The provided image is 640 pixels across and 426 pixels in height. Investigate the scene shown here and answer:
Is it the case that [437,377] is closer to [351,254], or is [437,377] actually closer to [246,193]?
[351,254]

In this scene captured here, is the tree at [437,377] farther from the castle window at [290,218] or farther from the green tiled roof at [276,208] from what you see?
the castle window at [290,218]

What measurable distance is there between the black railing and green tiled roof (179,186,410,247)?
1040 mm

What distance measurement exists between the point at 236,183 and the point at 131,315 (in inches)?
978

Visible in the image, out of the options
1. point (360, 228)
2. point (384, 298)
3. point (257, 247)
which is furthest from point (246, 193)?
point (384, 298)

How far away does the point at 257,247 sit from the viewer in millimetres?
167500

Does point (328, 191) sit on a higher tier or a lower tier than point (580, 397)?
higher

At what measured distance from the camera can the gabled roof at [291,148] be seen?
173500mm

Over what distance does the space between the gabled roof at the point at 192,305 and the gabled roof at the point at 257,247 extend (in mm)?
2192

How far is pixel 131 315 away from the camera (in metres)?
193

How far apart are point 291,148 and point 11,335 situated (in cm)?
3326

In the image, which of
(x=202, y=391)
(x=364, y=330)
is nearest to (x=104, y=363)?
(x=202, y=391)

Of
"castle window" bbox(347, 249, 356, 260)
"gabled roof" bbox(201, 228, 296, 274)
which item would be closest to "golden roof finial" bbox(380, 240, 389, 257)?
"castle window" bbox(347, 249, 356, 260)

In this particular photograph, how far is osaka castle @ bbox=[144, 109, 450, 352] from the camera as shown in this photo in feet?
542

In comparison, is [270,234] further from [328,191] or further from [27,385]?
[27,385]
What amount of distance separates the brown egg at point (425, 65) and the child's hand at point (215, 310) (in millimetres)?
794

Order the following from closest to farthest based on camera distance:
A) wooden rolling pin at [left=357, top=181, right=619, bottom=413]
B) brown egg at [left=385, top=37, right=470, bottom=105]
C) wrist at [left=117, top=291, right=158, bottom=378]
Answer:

==================================================

» OBJECTIVE:
Reproduce all of the data above verbatim, from its first line to its last.

» FULL SOLUTION:
The provided image is 640 pixels across and 426 pixels in height. Investigate the scene shown here and answer:
Is it the case that [437,377] is closer to [351,254], or is [437,377] actually closer to [246,193]?
[351,254]

In this scene captured here, is the tree at [437,377] farther from the castle window at [290,218] or farther from the green tiled roof at [276,208] from what you see?
the castle window at [290,218]

What measurable distance is there between the black railing and green tiled roof (179,186,410,247)?
1040 mm

What distance measurement exists between the point at 236,183 and the point at 131,315 (in inches)?
978

Visible in the image, out of the options
1. point (360, 228)
2. point (384, 298)
3. point (257, 247)
which is furthest from point (246, 193)?
point (384, 298)

How far away does the point at 257,247 sit from the viewer in millimetres?
167500

Does point (328, 191) sit on a higher tier or a lower tier than point (580, 397)?
higher

At what measured distance from the camera can the gabled roof at [291,148] be seen?
173500mm

Over what distance does the space between the gabled roof at the point at 192,305 and the gabled roof at the point at 257,247 extend (in mm)?
2192

How far is pixel 131 315 away from the camera (in metres)?
193

How far apart are point 291,148 and point 11,335 situated (in cm)?
3326

In the image, which of
(x=202, y=391)
(x=364, y=330)
is nearest to (x=104, y=363)?
(x=202, y=391)

Of
"castle window" bbox(347, 249, 356, 260)
"gabled roof" bbox(201, 228, 296, 274)
which item would be closest to "golden roof finial" bbox(380, 240, 389, 257)?
"castle window" bbox(347, 249, 356, 260)

In this particular photograph, how far is osaka castle @ bbox=[144, 109, 450, 352] from the camera as shown in this photo in feet?
542

In comparison, is [270,234] further from [328,191] or further from [27,385]?
[27,385]
What amount of distance separates the brown egg at point (425, 65) and the child's hand at point (215, 310) (in millimetres)?
794

Order the following from closest to farthest based on camera distance:
A) wooden rolling pin at [left=357, top=181, right=619, bottom=413]
B) brown egg at [left=385, top=37, right=470, bottom=105]
C) wrist at [left=117, top=291, right=158, bottom=378]
Answer:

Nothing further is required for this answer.